Sois un beau peuple uni, sans orgueil et sans haine !
Ne connais qu’une loi ! n’accepte qu’une chaîne !
Celle qui met les cœurs près des cœurs et les mains
Dans les mains, sans écarts de rêves surhumains !
Il n’existe aucun être à ce point solitaire
Ou si déchu qu’il n’ait, à son heure, sur terre,
Dans sa détresse ou dans sa vanité, trouvé
L’être par qui l’amour voulait qu’il fût sauvé !
L’amour, le rédempteur des erreurs de ce monde !
Il est le Créateur qui conçoit et féconde !
En toute chose il est la sève, il est l’Esprit,
Il est le Bien qui germe et le Pain qui fleurit,
Sans limite, éternel, universel, il règne
Et seule sa splendeur loyale nous enseigne,
Ces rythmes et ces lois dont l’éveil radieux
Fait les hommes pareils à ce qu’étaient les dieux !


Armide est une lectrice de la Petite République. Elle met en vers le pathos de l’Humanité. Tout s’éclaire. Nous savons — enfin ! — où nous sommes et ce qu’on voulait de nous. Le Dragon d’aventure sort de la même ménagerie que le Pélican blanc. Les enfans de l’Islam sont les fils d’Hiram. Cet Orient est le Grand-Orient… C’est ahurissant.
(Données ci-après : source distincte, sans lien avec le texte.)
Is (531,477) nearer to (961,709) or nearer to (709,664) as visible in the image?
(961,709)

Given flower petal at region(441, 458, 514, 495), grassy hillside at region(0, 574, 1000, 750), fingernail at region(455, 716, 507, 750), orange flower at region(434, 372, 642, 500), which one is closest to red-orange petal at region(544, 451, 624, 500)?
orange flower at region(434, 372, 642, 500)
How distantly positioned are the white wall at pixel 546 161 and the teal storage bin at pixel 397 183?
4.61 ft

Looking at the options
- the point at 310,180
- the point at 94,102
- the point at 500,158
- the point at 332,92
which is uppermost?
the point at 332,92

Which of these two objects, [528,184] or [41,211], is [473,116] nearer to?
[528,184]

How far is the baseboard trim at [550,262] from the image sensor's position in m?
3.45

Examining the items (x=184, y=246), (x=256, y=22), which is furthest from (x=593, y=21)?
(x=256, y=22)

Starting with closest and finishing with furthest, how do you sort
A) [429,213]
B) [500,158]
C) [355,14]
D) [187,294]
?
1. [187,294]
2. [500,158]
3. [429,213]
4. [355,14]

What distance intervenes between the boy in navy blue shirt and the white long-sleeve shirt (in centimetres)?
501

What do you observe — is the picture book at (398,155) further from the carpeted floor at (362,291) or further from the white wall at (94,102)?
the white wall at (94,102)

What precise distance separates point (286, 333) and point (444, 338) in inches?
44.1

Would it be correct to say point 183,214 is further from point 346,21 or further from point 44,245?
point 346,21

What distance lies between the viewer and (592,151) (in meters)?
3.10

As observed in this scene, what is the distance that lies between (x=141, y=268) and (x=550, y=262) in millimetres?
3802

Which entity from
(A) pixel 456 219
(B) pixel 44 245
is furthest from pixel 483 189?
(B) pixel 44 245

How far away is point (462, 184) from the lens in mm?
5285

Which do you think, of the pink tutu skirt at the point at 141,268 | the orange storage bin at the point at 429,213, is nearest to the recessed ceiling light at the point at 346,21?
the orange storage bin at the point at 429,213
N’insistons pas sur la décoration, qui fait rêver de pastilles du sérail et de papier d’Arménie. Et louons les interprètes pour leur courage. La jeune troupe de l’Odéon est éperdue de bonne volonté. Mlle Sergine (Armide) et M. Dorival (Renaud) font les plus louables efforts, auxquels s’associent Mlles Éven, Rébecca Félix, Taillade, et quelques autres, avec un héroïsme digne d’un meilleur sort.


RENE DOUMIC.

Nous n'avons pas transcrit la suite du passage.